I am in the process of writing a blogpost about Juliacon 2019. I was looking into how I can webscrape data from all 111 Juliacon youtube videos by extracting the title, views, likes, and dislikes figures.
I couldn’t figure it out, so I reached for R’s rvest.
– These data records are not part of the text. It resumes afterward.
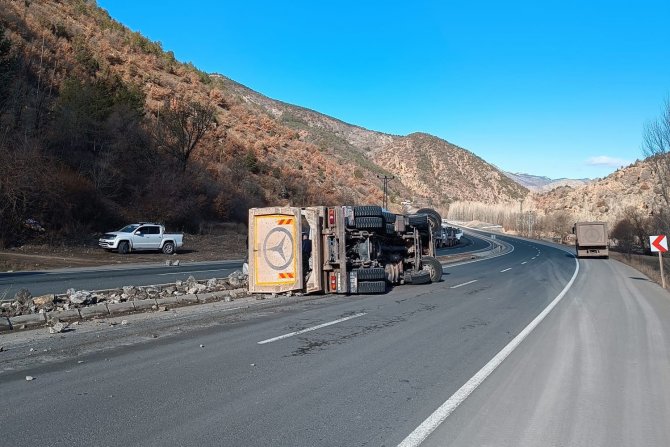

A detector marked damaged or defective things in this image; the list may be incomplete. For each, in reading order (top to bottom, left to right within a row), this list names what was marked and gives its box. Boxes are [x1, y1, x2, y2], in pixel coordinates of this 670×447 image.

overturned truck [249, 206, 444, 296]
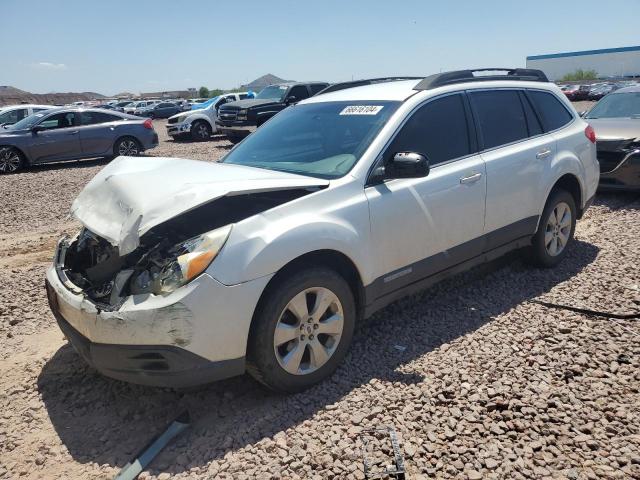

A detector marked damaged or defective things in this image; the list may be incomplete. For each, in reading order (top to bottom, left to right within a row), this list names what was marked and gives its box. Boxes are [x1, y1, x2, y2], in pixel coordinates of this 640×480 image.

crumpled hood [588, 117, 640, 141]
crumpled hood [72, 157, 328, 255]
broken headlight [129, 225, 231, 296]
damaged bumper [46, 258, 272, 386]
crushed fender [115, 408, 190, 480]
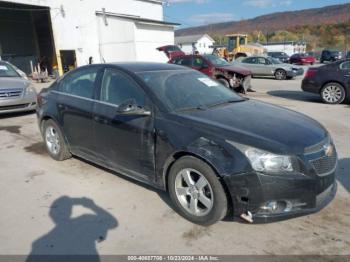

With code below
library(rvest)
library(RSelenium)
rs = RSelenium::rsDriver(browser = "chrome", port=4567L)
rsc = rs$client
rsc$navigate("https://www.youtube.com/playlist?list=PLP8iPy9hna6StY9tIJIUN3F_co9A0zh0H")
ht = rsc$getPageSource()
ok <- xml2::read_html(ht[[1]])
ok %>%
html_nodes("h3.style-scope.ytd-playlist-video-renderer") %>%
html_text() -> texts
length(texts)
titles = texts %>%
strsplit("[|]") %>%
purrr::map_chr(~ifelse(length(.x) == 1, .x, .x[2]) %>% trimws)
urls = ok %>%
html_nodes("a.yt-simple-endpoint.style-scope.ytd-playlist-video-renderer") %>%
html_attr("href")
# go to the url
get_views <- function(url) {
rsc$navigate(paste0("https://www.youtube.com", url))
ht2 = rsc$getPageSource()
ok2 <- xml2::read_html(ht2[[1]])
ok2 %>%
html_nodes("div.style-scope.ytd-menu-renderer a.yt-simple-endpoint.style-scope") %>%
html_text %>%
strsplit("\n") %>%
purrr::map(~.x[1]) %>%
unlist -> ok3
like_dislike = as.integer(ok3[1:2])
views = ok2 %>%
html_node("span.view-count.style-scope.yt-view-count-renderer") %>%
html_text %>%
strsplit(" ")
views = stringr::str_remove(views[[1]][1], ",") %>% as.integer
data.table::data.table(views = views, likes = like_dislike[1], disklikes = like_dislike[2])
}
library(data.table)
pt = proc.time()
the_data = purrr::map_dfr(urls, get_views)
print(timetaken(pt))
Ideally, I want to make the the whole thing in Julia. So happpy for someone to chime and show how it can be done with Julia’s Gumbo.jl etc, but otherwise I will just make the webscraping using RCall.jl.